Difficulty: Moderate

Things You’ll Need:
  • Ice fishing rod and reel Fishing line Work gloves Scissors Lure or hook
  • Ice fishing rod and reel
  • Fishing line
  • Work gloves
  • Scissors
  • Lure or hook
Step 1
Choose the right type of ice fishing rod and reel for the species you prefer to catch. An ultralight set-up does an excellent job for smaller panfish, detecting the slightest bite. Purchase a sturdier rod and larger reel for fish such as bass and pike. Those who want to catch walleyes should buy a medium action rod with a smaller reel.
Step 2
Ascertain how much line your reel can hold. Look on the reel or on the package it came in for a set of numbers. These numbers are the line capacity of the reel. Search on the reel for writing such as 6 lb/75yds. This means you should have 75 yards of 6 lb test fishing line on the reel. Many reels give you more than one set of pound test to yardage numbers. You may have a series across the reel that gives you the yardage for a variety of test strengths; typically, the lighter the line, the more you can spool onto your reel.
Step 3
Begin the process of spooling the new line on your ice fishing pole. Open the package of new line and place the spool on the ground in front of you. Take the tape holding down the loose end off the spool and pass the end of the line through the top rod guide on your pole. These poles normally have four to five rod guides, but some have as few as three.
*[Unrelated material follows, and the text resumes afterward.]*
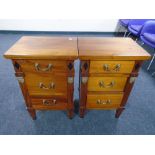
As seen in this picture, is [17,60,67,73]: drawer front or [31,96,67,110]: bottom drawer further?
[31,96,67,110]: bottom drawer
Carefully ease the line down through each one until it reaches the reel.
Step 4
Flip the bail of your reel to the open position and tie the line onto your reel. If you keep the bail closed, it will not gather up line around the reel when you turn the handle, since the line will be outside of it. Use an arbor knot--a knot specifically designed for this purpose--to attach the line to the reel.
Step 5
Close the bail and turn the handle of the reel a few times. Watch to see if the line starts to wrap around the reel as you turn. Wrap some around by hand if the line fails to "grab" on the reel.
Step 6
Calculate how many turns of the handle it takes to spool one yard of line onto your reel. Do this by marking the line with a magic marker exactly one yard from the reel. Count how many turns of the reel brings that point on the line into the reel. When you multiply this number by the line capacity of your reel you know exactly how many times you need to turn the handle to fill your reel.
Step 7
Put a work glove on the hand not used to turn the reel. Grab the line coming down the ice fishing pole with your gloved hand and grasp the rod with that same hand. The idea is to let the line come through your closed gloved hand as it comes off the new spool and to keep tension on the line as you spool it onto your reel. Slowly turn the handle of the reel and keep the line taut as it comes up from the new spool. Keep reeling and counting the number of turns of the handle until you fill the reel to its capacity.
Step 8
Cut the line from the new spool with scissors. Tie a lure or hook onto the line. Those who fish for panfish can tie on their favorite jigging spoon. Those who fish for bass and pike may decide to tie on a hook. Secure the hook or lure to one of the rod guides. You have rigged your ice fishing pole for action.

Tips & Warnings

Fluorocarbon line is difficult for the fish to see in the water and many anglers use this on their ice fishing pole.